START Passage shown

Friday, July 27, 2012

Is Second Life Viable as a Civilization?

Civilization is a movement and not a condition, a voyage and not a harbor.

Arnold Toynbee

          Recently, I came across a newly published book, Civilization: The West and the Rest by Niall Ferguson This is a very interesting read which I strongly recommend to students of the world we live in today.  The author’s premise is that there are six characteristics which differentiated Western civilization from the rest of the world in its original success and that the West has lost its edge as other societies have now acquired these and is pulling ahead. 

          After my recent stories about friendship and social life in Second Life (SL), this book got me thinking about civilization in SL itself.  I mean why couldn’t SL be a civilization?  And, if it can be, is it sustainable? 

          Niall Ferguson’s six characteristics are competition, science, the rule of law, consumerism, modern medicine, and work ethic.  I’m going to look at each of these in the context of SL to see if SL could be considered a sustainable civilization. 

          First is competition.  Is there competition in SL?  I can say yes.  There’s certainly enough shops about and services being offered to prove that point.  But, with Linden Lab (LL) being able to arbitrarily take over a market (i.e., currency trading) or shut a business activity down (i.e., gambling) is there true competition inworld?  What exists in SL is reminiscent of the New Economic Policy (NEP) brought forward by Lenin and then eliminated by Stalin in the period after the Bolshevik Revolution in Russia.  The threat of the monopoly powers of a command economy always lurk about in SL.  Copyright protection and a stable currency are other prerequisites for competition.  One would be hard pressed to say either exist inworld.  Anyone remember the copybot issue?

END Passage shown
START Provided material

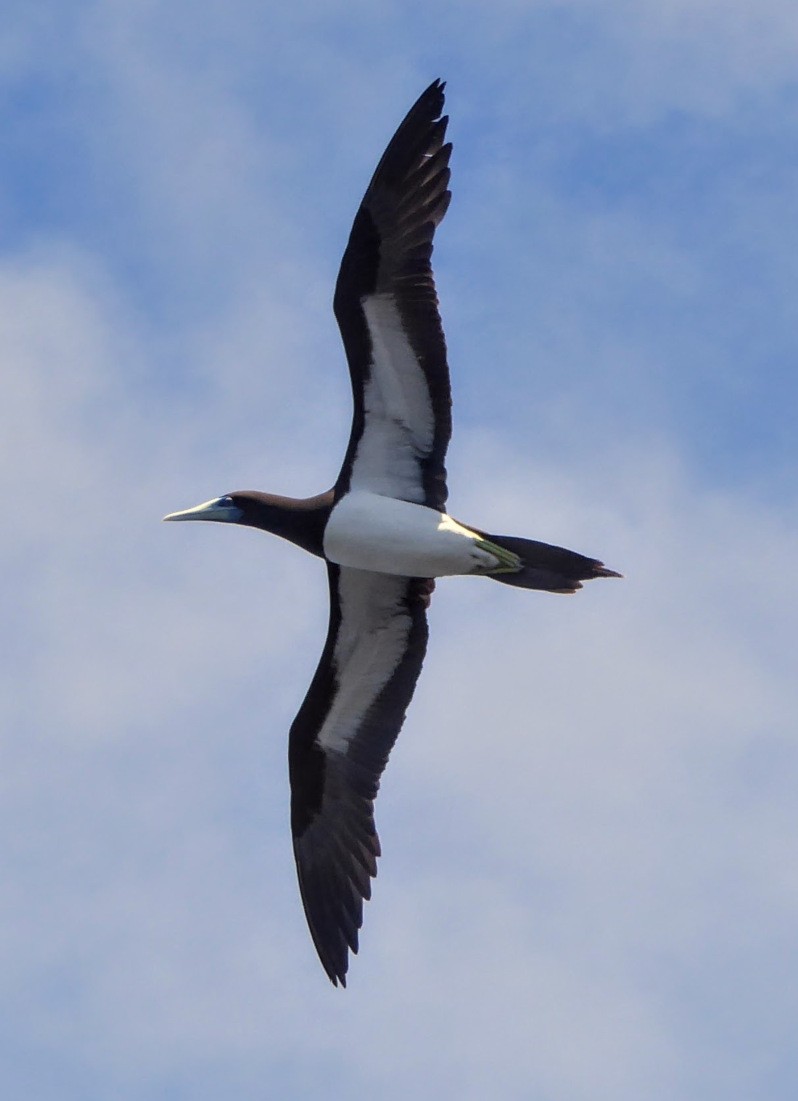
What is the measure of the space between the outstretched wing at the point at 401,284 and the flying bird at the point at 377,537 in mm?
12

END Provided material

• Problem A:
In the Second Life blog post, what are Niall Ferguson's six characteristics?
• Problem B:
Continue the blog post on Second Life as a civilization from its last sentence.

• Your response A:
Competition, science, the rule of law, consumerism, modern medicine, and work ethic.

• Your response B:
          Second is science.  Does SL have science?  Yes, but…  (Always with the qualifier.)  The original science behind SL was innovative for its time.  Mesh and machinima were highly regarded additions to the original base.  But, (Here it comes.) will there be more?  Will it be enough?  Where is the new innovation?  Mobility has been missed.  How does SL coexist with social media like Facebook and Twitter?  Is SL like the West in Real Life (RL) which is losing its lead in science to late comers to the party?  Is SL going to go the way of ancient China, inventing marvelous devices like rockets, movable printing type, and paper currency only to see others reap the advantage and eat its lunch? 

          Ferguson’s third characteristic of a civilization is the rule of law.  The rule of law permits investors and businesses to know that their investments will be protected from wrongful seizure and there will be redress for bad behavior.  Here SL is a non-starter.  There seems to be considerable frustration among residents about how to resolve issues among themselves or with Linden Lab. Notwithstanding the policeman and jail in 1920’s Berlin there’s not a whole lot of law enforcement in SL.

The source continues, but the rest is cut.